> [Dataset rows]
::::::::::

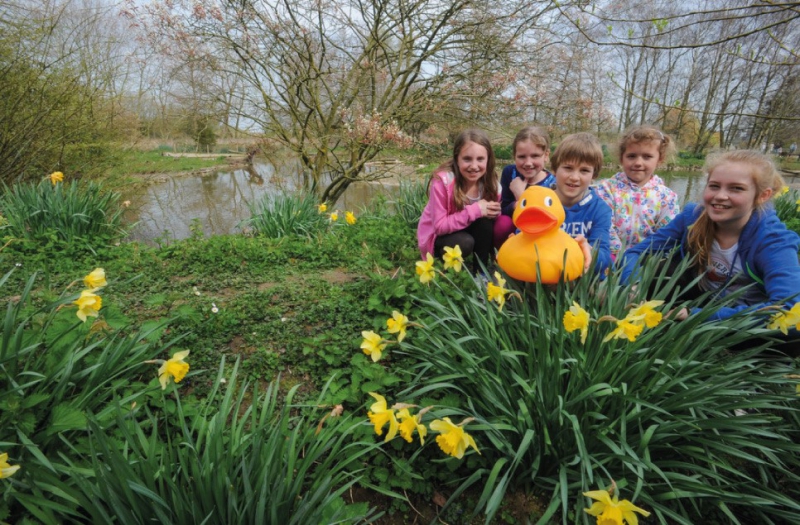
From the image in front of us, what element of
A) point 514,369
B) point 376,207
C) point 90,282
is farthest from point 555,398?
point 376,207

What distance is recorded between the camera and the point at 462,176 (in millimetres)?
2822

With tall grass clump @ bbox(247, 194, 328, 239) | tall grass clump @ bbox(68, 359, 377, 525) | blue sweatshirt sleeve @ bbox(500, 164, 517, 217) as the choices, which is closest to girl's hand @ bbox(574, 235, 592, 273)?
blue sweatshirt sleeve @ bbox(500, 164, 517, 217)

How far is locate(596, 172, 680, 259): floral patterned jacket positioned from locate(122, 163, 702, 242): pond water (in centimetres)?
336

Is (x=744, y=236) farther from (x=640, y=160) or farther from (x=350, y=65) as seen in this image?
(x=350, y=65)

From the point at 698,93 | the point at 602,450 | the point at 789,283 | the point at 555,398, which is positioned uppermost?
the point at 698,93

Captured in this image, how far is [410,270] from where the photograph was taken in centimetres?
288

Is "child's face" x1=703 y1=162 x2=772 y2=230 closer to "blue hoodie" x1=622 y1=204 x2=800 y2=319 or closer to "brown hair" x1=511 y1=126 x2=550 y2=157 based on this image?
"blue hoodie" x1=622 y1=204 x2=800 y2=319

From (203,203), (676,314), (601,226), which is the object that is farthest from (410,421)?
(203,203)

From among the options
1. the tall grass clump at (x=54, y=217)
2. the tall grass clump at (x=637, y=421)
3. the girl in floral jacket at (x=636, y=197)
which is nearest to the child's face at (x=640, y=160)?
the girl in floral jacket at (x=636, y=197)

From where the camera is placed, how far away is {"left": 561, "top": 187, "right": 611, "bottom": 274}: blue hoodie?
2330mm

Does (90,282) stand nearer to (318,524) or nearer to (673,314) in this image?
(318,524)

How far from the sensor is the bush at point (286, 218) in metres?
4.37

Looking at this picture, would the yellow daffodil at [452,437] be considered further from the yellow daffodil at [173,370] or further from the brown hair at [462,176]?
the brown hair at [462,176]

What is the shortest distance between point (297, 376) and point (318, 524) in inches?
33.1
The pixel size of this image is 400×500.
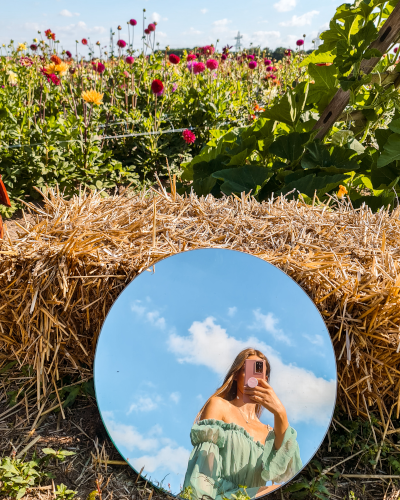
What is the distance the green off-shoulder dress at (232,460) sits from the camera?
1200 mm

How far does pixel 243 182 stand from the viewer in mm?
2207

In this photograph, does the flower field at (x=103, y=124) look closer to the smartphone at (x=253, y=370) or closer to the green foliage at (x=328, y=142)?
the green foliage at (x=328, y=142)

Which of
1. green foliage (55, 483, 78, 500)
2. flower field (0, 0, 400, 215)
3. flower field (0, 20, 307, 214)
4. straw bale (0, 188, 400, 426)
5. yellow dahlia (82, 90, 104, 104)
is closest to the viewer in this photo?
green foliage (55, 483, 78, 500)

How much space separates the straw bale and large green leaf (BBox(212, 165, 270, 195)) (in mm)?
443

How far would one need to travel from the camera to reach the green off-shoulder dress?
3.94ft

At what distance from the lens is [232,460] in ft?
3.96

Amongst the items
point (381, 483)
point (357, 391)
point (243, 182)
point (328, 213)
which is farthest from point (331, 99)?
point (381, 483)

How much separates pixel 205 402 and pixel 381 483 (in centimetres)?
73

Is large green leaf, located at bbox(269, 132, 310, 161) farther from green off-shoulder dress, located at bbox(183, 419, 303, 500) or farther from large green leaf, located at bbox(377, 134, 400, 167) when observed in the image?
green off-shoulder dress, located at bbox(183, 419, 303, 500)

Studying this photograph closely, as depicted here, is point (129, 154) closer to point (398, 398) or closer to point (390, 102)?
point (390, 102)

::::::::::

> [TASK DESCRIPTION]
Substitute "nearer" for "closer" in the lines from the one containing "Studying this photograph" through the end of the records, and give those lines again with everything else unchanged.

> [SOLUTION TO THE EXERCISE]
Studying this photograph closely, as depicted here, is point (129, 154) nearer to point (398, 398) or nearer to point (390, 102)?
point (390, 102)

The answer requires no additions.